### PROBLEM DESCRIPTION
Copy each line of the listing below word for word, leaving out the pictures.

━━━━━━━━━━━━━━━━━━━━

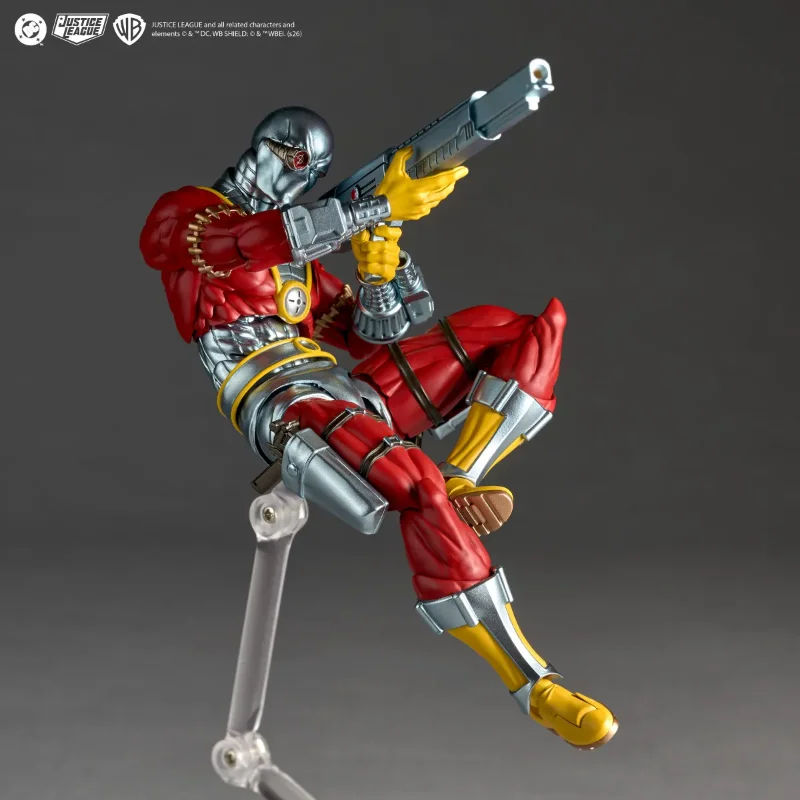 REVOLTECH AMAZING YAMAGUCHI DEADSHOT	ACTION FIGURE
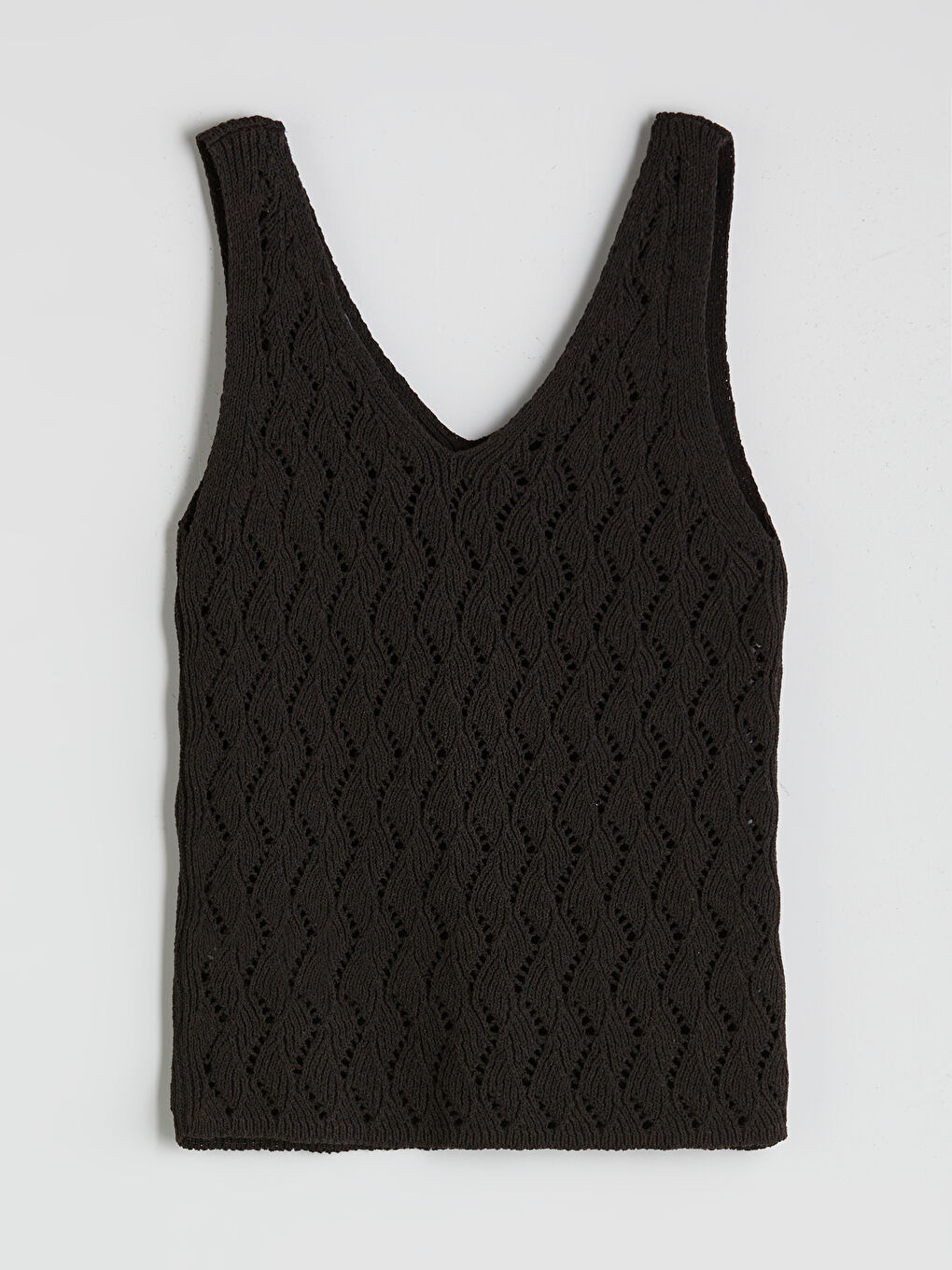 LCW Vision Woman BROWN Tank Top -S5QK52Z8-HDD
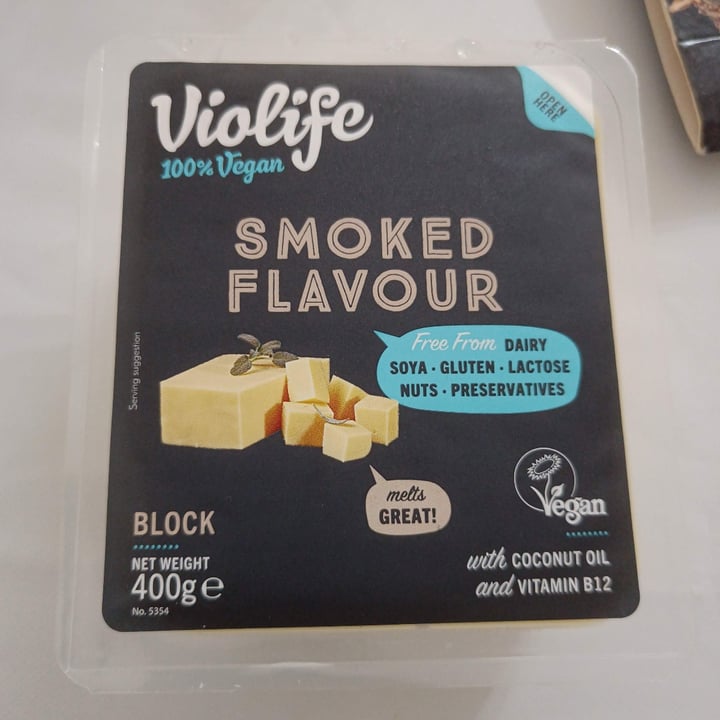 photo of Violife Smoked Flavour Block shared by @dadi on  28 Oct 2022 - review
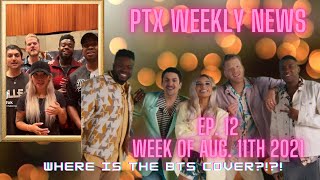 Ptx News Ep 12 Pentatonix Currently Unable To Release New Bts Mashup Cover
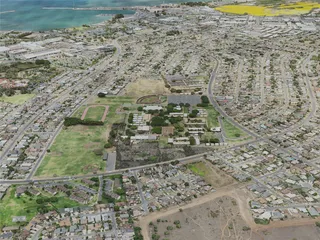 Kahului City, USA (2021) 3D Model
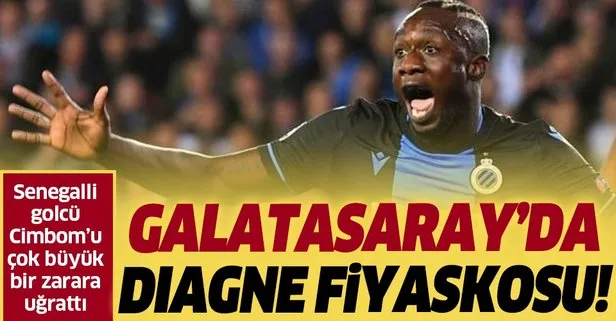 13 milyon Euro’ya alınan Diagne Galatasaray’ı çok büyük zarara uğrattı
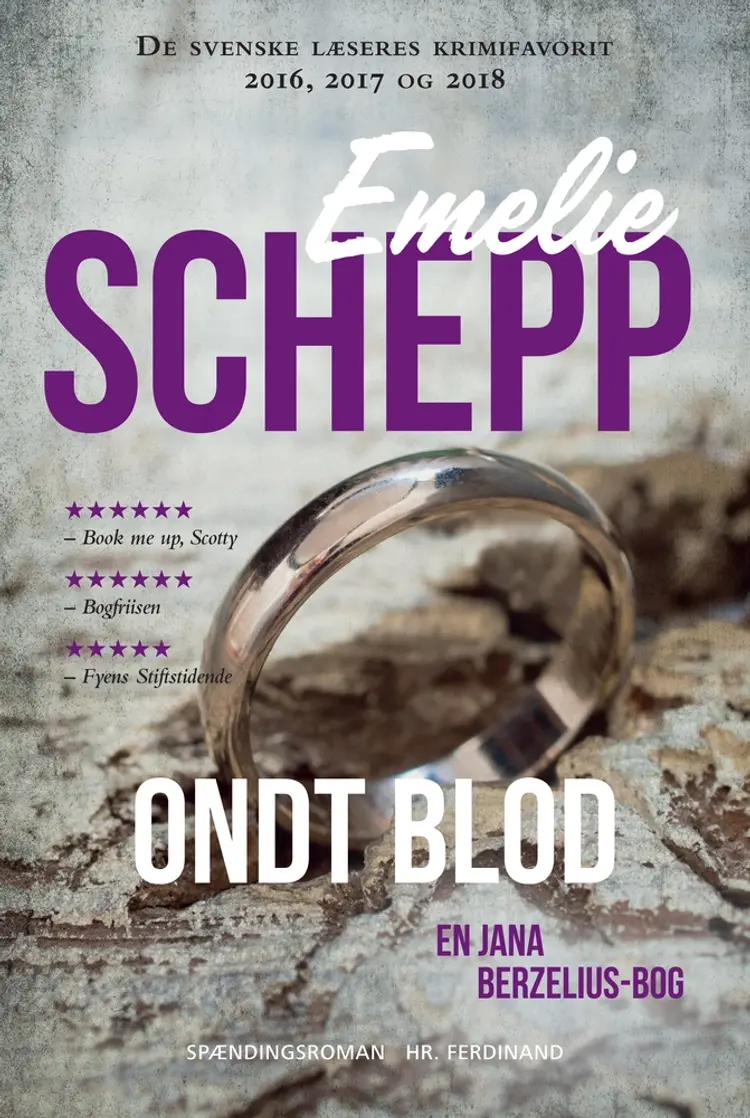 Ondt blod af Emelie Schepp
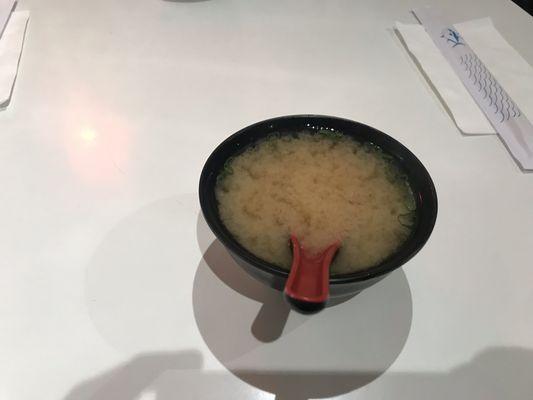 Miso soup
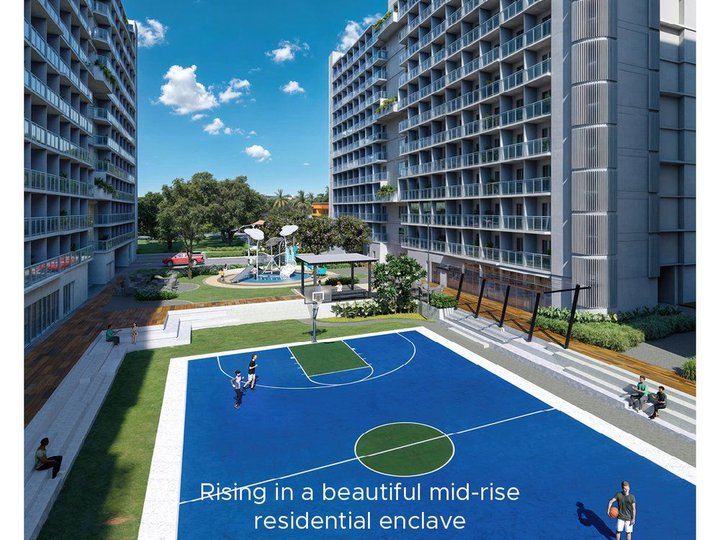 44.33 sqm 1-bedroom Residential Condo For Sale in San Fernando Pampanga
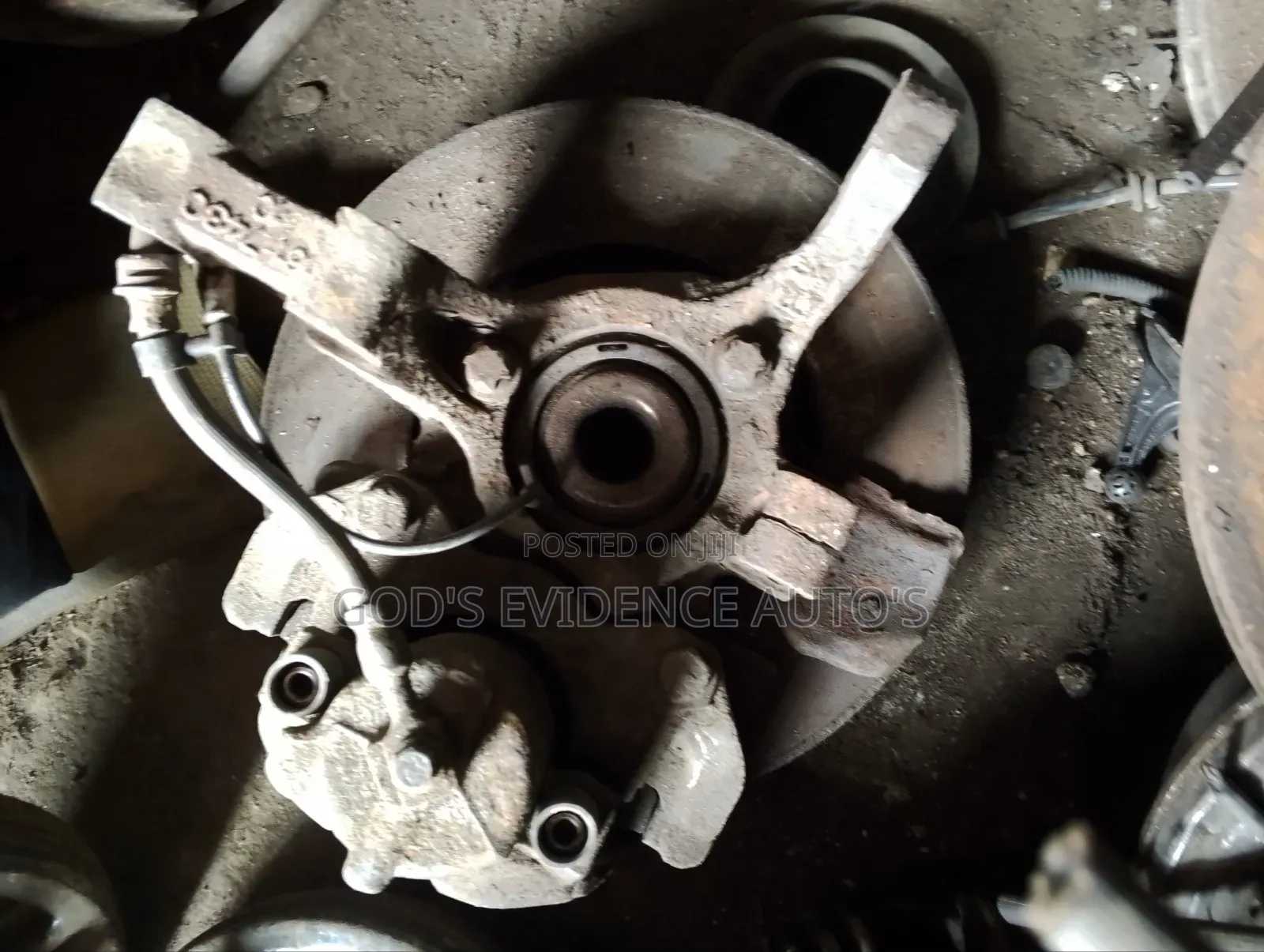 Front and Back Shock Zafira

━━━━━━━━━━━━━━━━━━━━

### ANSWER SECTION
 REVOLTECH AMAZING YAMAGUCHI DEADSHOT	ACTION FIGURE
 LCW Vision Woman BROWN Tank Top -S5QK52Z8-HDD
 photo of Violife Smoked Flavour Block shared by @dadi on  28 Oct 2022 - review
 Ptx News Ep 12 Pentatonix Currently Unable To Release New Bts Mashup Cover
 Kahului City, USA (2021) 3D Model
 13 milyon Euro’ya alınan Diagne Galatasaray’ı çok büyük zarara uğrattı
 Ondt blod af Emelie Schepp
 Miso soup
 44.33 sqm 1-bedroom Residential Condo For Sale in San Fernando Pampanga
 Front and Back Shock Zafira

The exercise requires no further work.